- This event has passed.
Seminar: Samantha Petti, Harvard University, Probability and combinatorics in the tree of life: How stochastic processes create functional biological sequences
January 10 | 4:15 pm - 5:15 pm EST
The stochastic processes of evolution have generated DNA, RNA, and protein sequences. These sequences determine how these entities chemically interact with themselves and each other, form physical structures, and functionally behave as signals and/or machines within cells. My research involves reconstructing the history of the stochastic processes that led to the sequences we observe today and developing methods to make biological predictions from sequences.

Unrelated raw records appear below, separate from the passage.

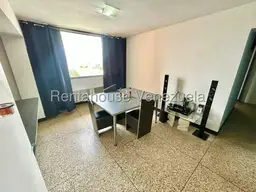 Vista 6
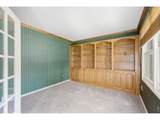 1618 Quail Hollow Dr - Photo 9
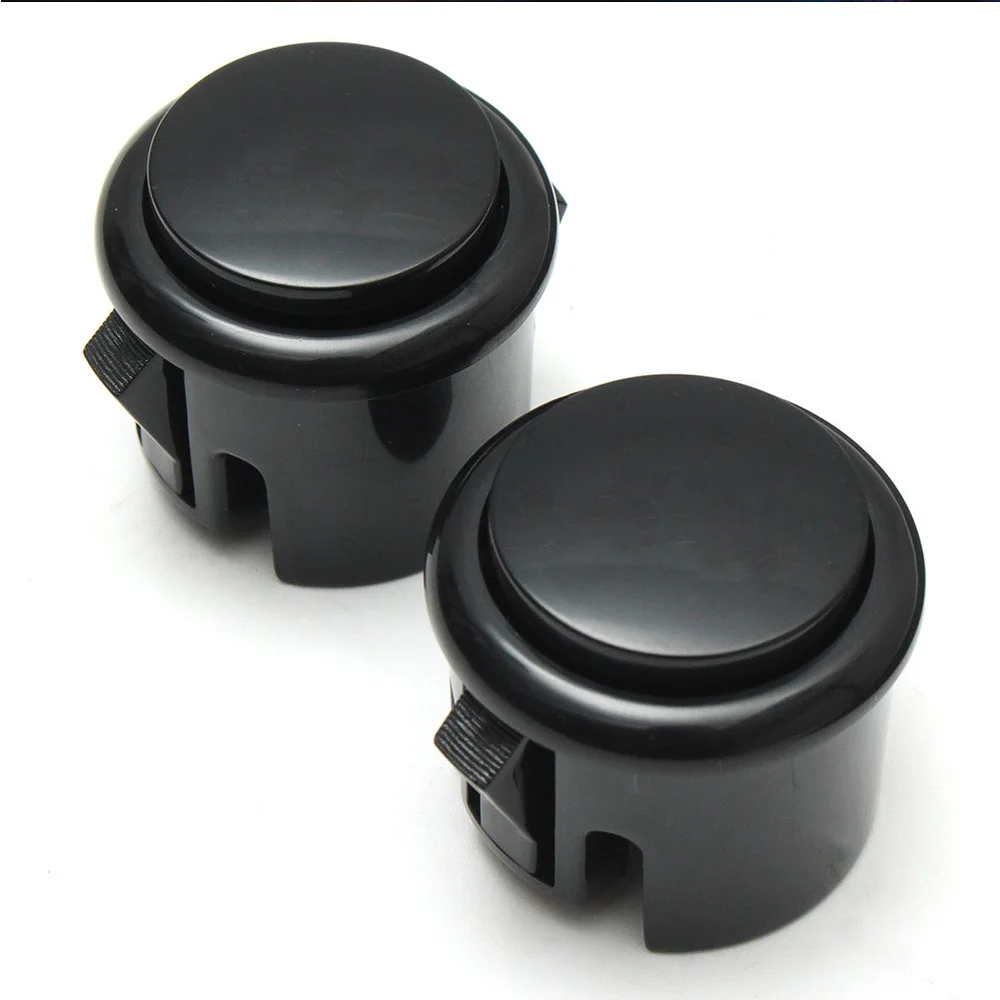 HTB12hn8MmzqK1RjSZPxq6A4tVXa5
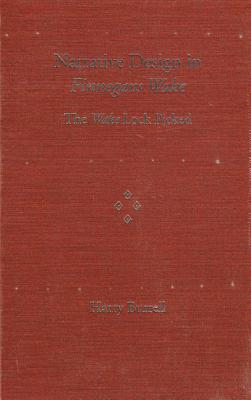 Narrative Design in Finnegans Wake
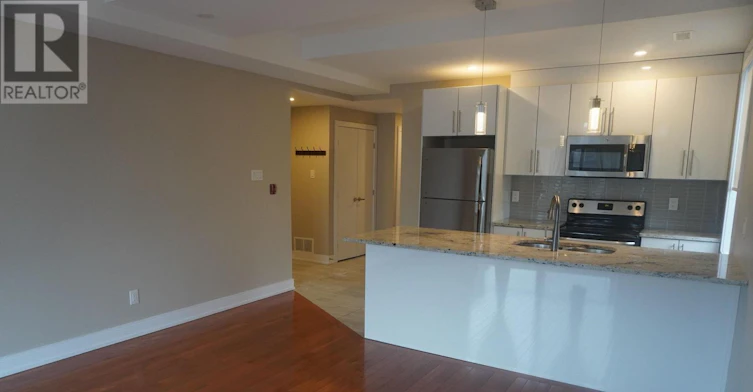 4-7 Monk Street, Ottawa, ON, K1S 3Y5 - 6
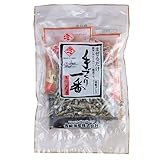 兼貞物産 そうだ！佃煮を作ろうキ�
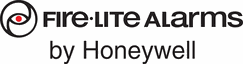 Fire-Lite logo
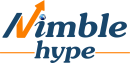 Nimble Hype photo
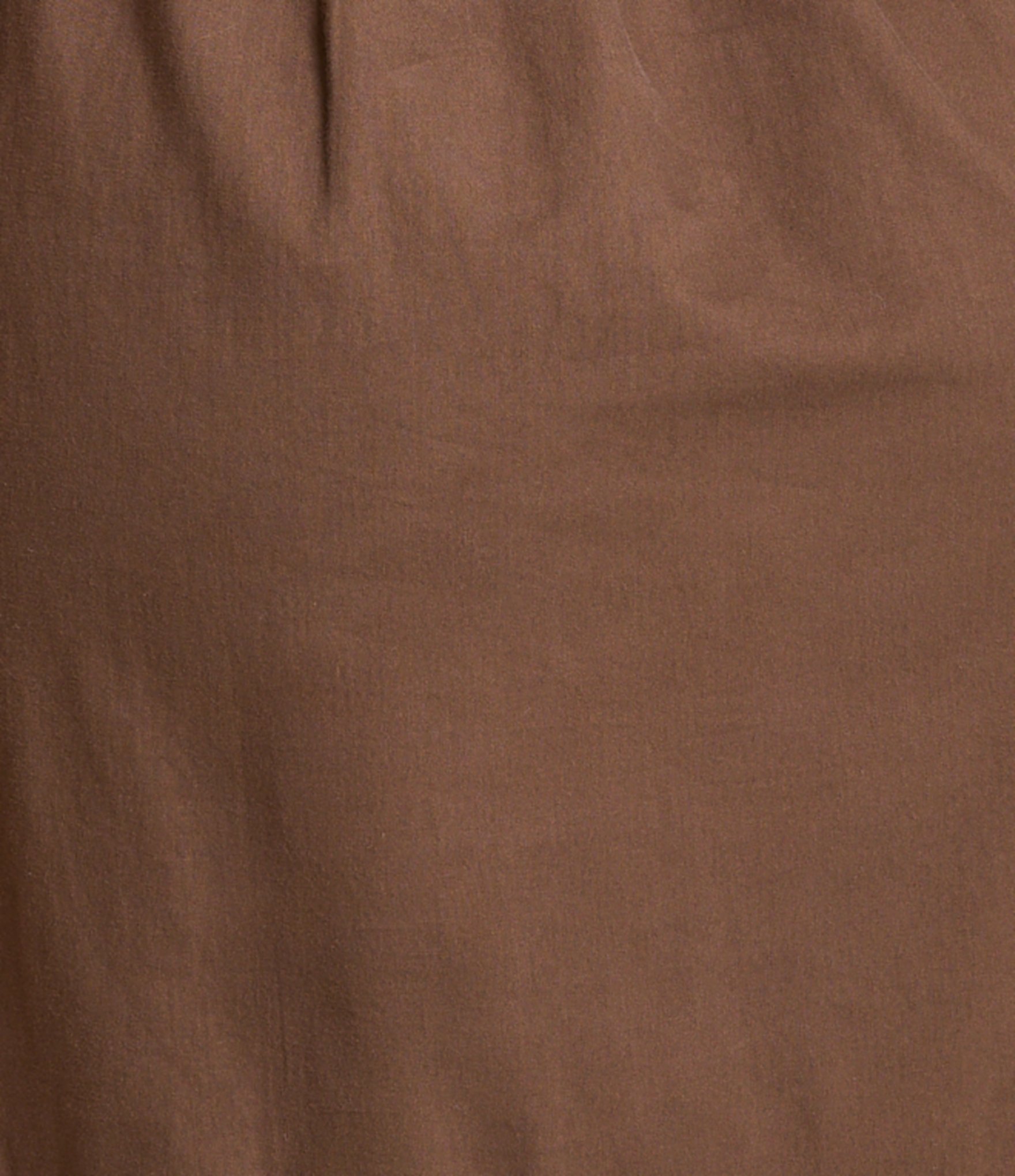 Tommy Bahama Coastal Twill Short Sleeve Button Front Shirt Dress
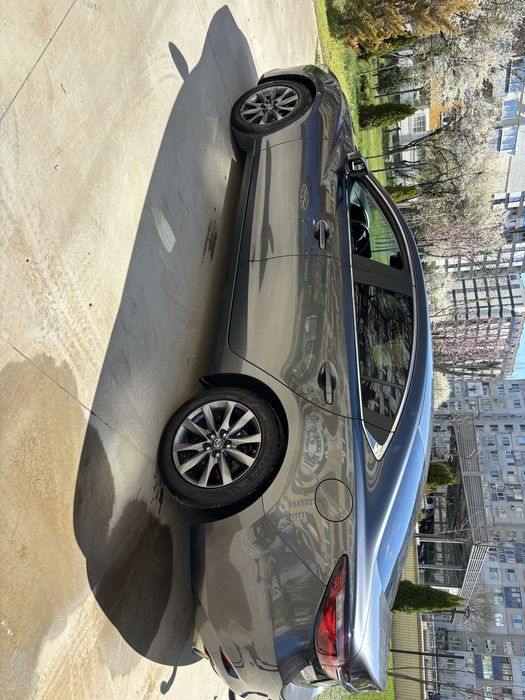Мазда 6 2.2 Takumi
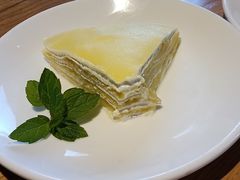 -老土灶民间菜(跃进桥店)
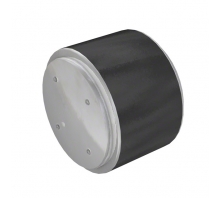 Зображення FWX-1600AH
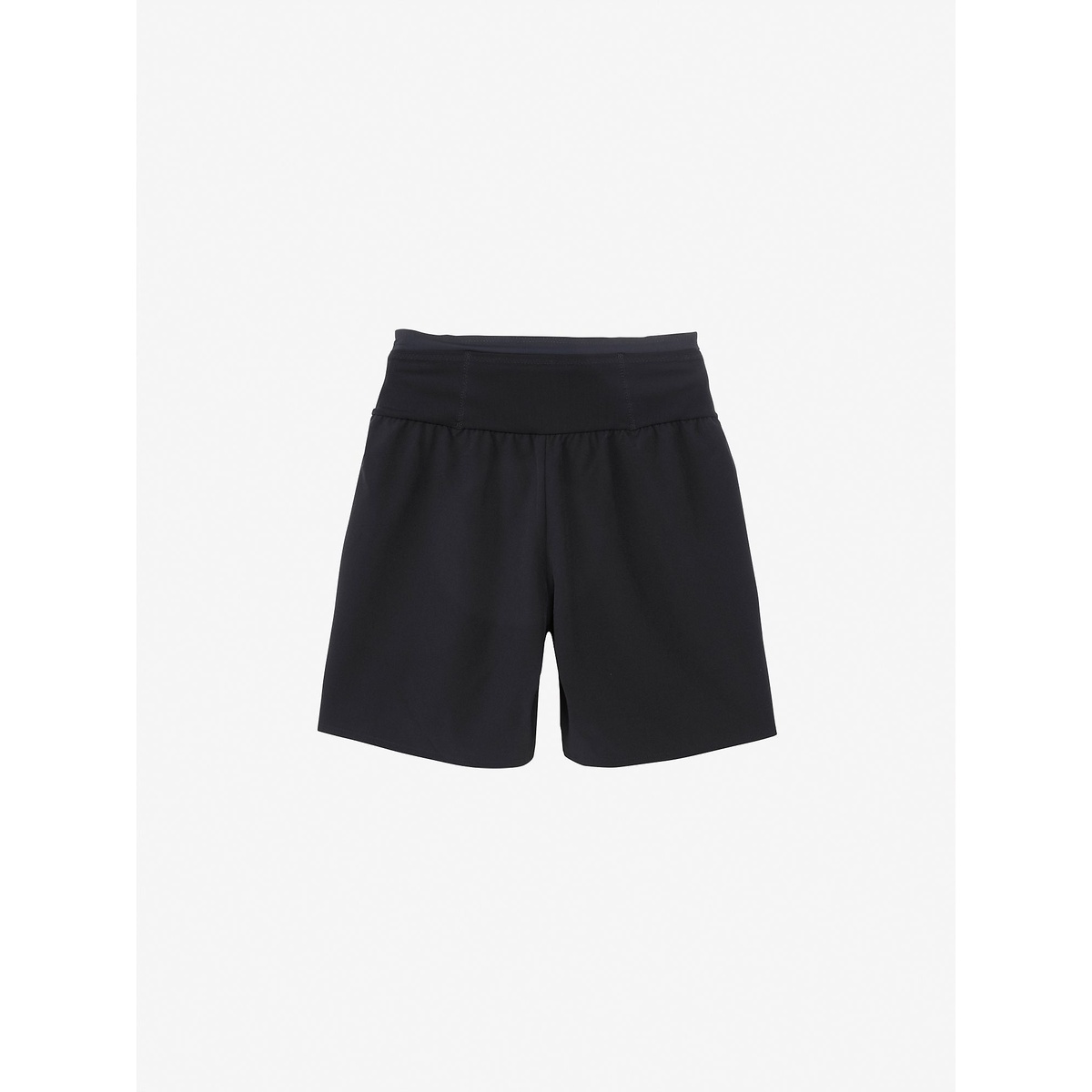 ENDURIS RACING ST (エンデュリスレーシングショーツ)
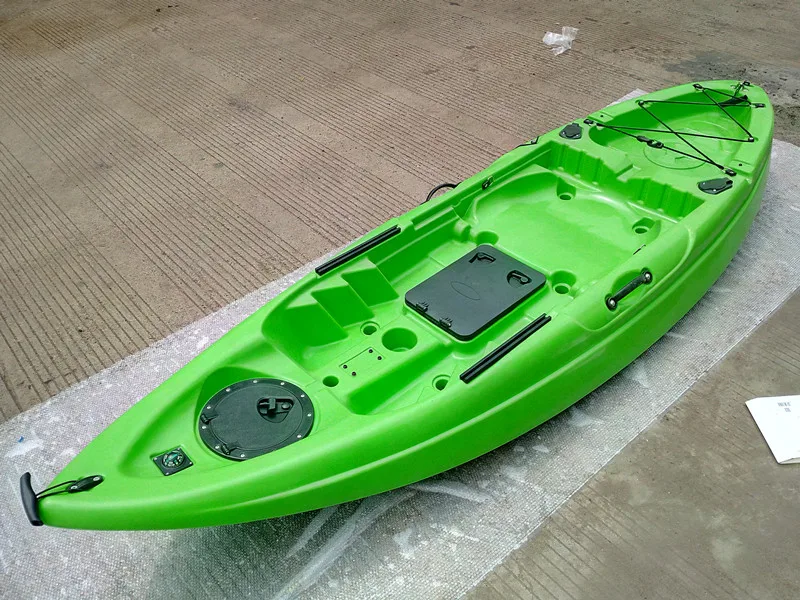 IMG_20180526_130629_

I will describe a new method for arranging related protein or RNA sequences into Multiple Sequence Alignments (MSAs) where each column corresponds to a position in an unobserved ancestral sequence. The patterns of conservation and covariation in an MSA can be leveraged for a variety of downstream tasks, including structure prediction. Generating an MSA is typically treated as a preprocessing step. Instead, we designed a method that learns an MSA jointly with a downstream machine learning task. To do so, we reformulated a classic dynamic
programming algorithm so that it outputs a probability distribution over alignments and is differentiable. Using contact prediction as a case study, we show that it is possible to learn MSAs in this manner, and for
many protein and RNA families doing so improves the accuracy of the predicted contacts. I will also briefly discuss (i) proper benchmarking of methods involving biological sequence data using graph algorithms,
and (ii) predicting how the fitness of yeast emerges as a function of its DNA sequence.